Taking its title from the poem "Santa Clara Valley," read in voice-over by the poet Wendell Berry in his best angry, Old Testament prophet style, "The Unforeseen" skirts the danger of being simply a tree-hugger movie, of reflexively coming out for clean air and water the way conservatives used to come out for motherhood, the flag and apple pie.

Instead this film, which took the Truer Than Fiction prize at Film Independent's recent Spirit Awards, honors the intricacies of a complex subject. It depicts the battle between the competing interests of developers and environmentalists as it played out over a 30-year period in the area around Austin, Texas, and turns it into a convincing microcosm for land use issues everywhere.

Although a more conventional documentary might start by trumpeting the problem, "The Unforeseen" favors a more indirect, even oblique approach. It buries its aims and eases into its subject matter, forcing us to pay attention to understand exactly where things are going.

So "The Unforeseen" begins with gnarled old men talking about how difficult farm life can be. Then another, somewhat younger man describes the way the harshness of rural living, the dependence on the sometime beneficence of an often harsh nature, led him to leave the farm and move to Austin, where he began a career as a developer.

That man is Gary Bradley, someone who can talk almost poetically about development as "painting a picture on a canvas." When he came to Austin in 1972, he considered it "the perfect place to develop," and began putting together what was to be the 4,000-acre Circle C Ranch subdivision.
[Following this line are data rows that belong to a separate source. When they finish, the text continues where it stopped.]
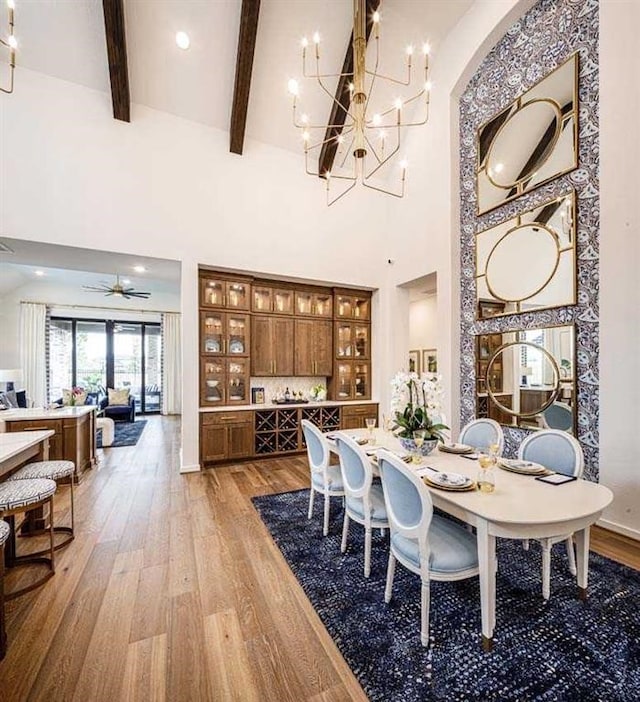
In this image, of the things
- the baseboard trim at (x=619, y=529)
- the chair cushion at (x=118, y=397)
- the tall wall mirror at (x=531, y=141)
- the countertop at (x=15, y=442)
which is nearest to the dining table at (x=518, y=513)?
the baseboard trim at (x=619, y=529)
"The Unforeseen's" refusal to demonize Bradley, whom the publicity notes refer to as "one of the most controversial real estate developers in Central Texas," is one of its strengths. Instead director Dunn adopts the attitude of veteran political writer William Greider, who says "there's something appealing about developers. They say 'We're going to reshape the future, we're going to have fun, and we're going to get rich.' They end up wondering 'where did it go off the rails.' " Which is exactly what happened with Bradley.

The first hitch Bradley faced was the savings and loan crisis, which led to the bankruptcy of his company. That was an opening for bigger players like international developers Freeport-McMoRan to enter the Austin scene as his partners.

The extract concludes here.